The file pkg_install-20030714.tar.bz2 that is referenced cannot be found on any of the freebsd FTP servers.
Ho hum.
Slashdot? Oh, I just read it for the articles.
Any one get the feeling most of the BSD users here are trolls, i'd have guessed beasties. Well, maybe prior 4.7 FreeBSD is not the most exiting thing to chat about...
Either make world, get a better friggin' computer and update to a newer version, or apply your own friggin patches. Frankly, I can't think of any good excuse for sticking with pre 4.5 FreeBSD.

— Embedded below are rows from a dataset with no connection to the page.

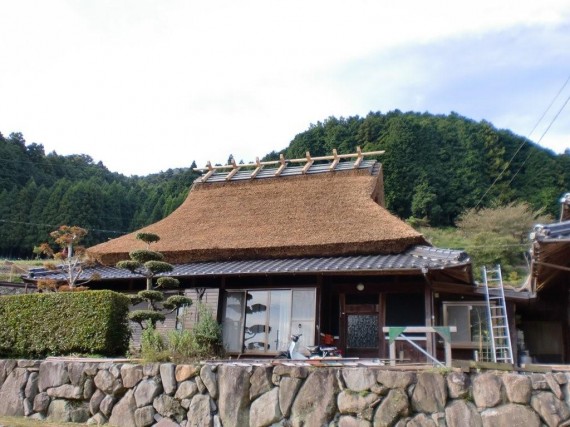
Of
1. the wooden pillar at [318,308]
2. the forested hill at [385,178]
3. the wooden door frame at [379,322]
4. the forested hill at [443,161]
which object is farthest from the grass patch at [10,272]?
the forested hill at [443,161]

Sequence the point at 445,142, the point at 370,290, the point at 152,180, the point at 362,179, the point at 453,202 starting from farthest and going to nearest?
1. the point at 152,180
2. the point at 445,142
3. the point at 453,202
4. the point at 362,179
5. the point at 370,290

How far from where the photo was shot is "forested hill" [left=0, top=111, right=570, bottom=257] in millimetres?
42438

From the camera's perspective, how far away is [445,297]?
1348 cm

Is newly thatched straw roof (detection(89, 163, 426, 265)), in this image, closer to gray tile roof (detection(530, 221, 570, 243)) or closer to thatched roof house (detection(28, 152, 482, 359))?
thatched roof house (detection(28, 152, 482, 359))

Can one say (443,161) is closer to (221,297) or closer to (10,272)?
(10,272)

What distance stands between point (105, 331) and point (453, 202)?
→ 42.3 metres

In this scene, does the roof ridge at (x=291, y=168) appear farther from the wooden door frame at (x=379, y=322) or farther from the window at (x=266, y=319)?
the window at (x=266, y=319)

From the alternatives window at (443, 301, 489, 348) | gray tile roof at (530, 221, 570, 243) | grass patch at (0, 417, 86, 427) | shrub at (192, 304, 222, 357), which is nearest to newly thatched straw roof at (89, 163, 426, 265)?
window at (443, 301, 489, 348)

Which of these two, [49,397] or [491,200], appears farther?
[491,200]

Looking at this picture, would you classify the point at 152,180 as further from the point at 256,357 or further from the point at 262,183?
the point at 256,357

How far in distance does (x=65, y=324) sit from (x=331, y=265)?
5488 mm

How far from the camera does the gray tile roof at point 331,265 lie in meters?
11.3

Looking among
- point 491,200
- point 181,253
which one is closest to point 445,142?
point 491,200

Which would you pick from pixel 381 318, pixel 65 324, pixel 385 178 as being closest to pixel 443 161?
pixel 385 178
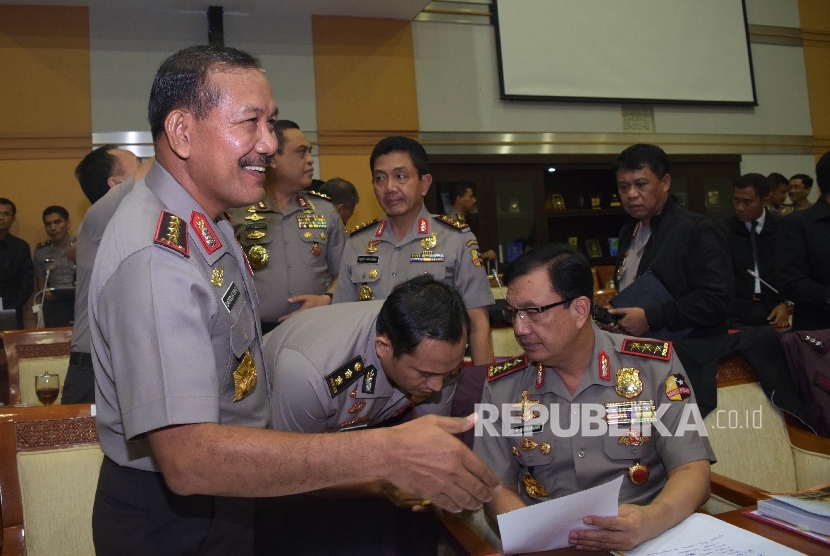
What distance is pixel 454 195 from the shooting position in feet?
20.0

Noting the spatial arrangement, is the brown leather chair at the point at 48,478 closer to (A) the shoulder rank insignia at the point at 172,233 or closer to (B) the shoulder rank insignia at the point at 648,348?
(A) the shoulder rank insignia at the point at 172,233

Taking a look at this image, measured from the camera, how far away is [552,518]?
3.94ft

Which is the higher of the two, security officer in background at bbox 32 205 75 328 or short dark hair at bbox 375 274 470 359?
security officer in background at bbox 32 205 75 328

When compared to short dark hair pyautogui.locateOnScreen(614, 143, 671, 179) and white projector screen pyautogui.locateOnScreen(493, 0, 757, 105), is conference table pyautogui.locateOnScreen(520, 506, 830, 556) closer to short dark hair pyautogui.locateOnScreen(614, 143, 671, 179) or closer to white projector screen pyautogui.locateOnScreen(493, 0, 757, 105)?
short dark hair pyautogui.locateOnScreen(614, 143, 671, 179)

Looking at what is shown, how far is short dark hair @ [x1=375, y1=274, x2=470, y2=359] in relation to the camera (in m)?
1.63

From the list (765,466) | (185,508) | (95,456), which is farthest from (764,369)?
(95,456)

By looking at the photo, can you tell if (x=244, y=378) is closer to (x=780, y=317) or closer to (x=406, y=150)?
(x=406, y=150)

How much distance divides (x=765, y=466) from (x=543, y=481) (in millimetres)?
758

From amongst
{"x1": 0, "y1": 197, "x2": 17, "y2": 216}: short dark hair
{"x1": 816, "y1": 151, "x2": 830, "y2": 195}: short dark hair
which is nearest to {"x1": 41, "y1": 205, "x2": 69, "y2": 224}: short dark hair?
{"x1": 0, "y1": 197, "x2": 17, "y2": 216}: short dark hair

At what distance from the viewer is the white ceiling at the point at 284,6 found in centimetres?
533

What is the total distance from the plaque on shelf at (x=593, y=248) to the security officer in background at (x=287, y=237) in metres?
4.44

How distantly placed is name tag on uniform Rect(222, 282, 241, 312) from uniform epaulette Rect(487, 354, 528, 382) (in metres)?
0.91

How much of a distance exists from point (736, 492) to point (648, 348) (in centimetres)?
39

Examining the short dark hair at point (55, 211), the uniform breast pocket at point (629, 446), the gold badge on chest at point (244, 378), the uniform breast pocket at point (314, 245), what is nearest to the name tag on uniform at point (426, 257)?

I think supporting older versions of FreeBSD important, to keep older systems secure and up to date (where they can be...).
Flame, but I'll bite anyway ...
... and much better than Linux, in my experience anyway.
...
If you read the MANUAL, which you didn't, you would turn on a technique called Soft Updates, which *WILL* speed up your disk I/O. And even *if* it takes 20+ minutes, you've got either a broken disk or a broken system...
Futhermore, if your Netscape isn't working, it's probably because you didn't bother to set it up properly. I use Mozilla a lot, and once it's loaded, it works like a charm and damn fast too.
I've used *BSD for a long time now, and it has been the most stable and responsive OS I have *EVER* used. And it _does_ beat Linux very much. I've ran both FreeBSD 4.7 and Gentoo Linux 1.3 on my Athlon XP 2200+ with 512MB RAM, and FreeBSD is much more responsive than Linux was.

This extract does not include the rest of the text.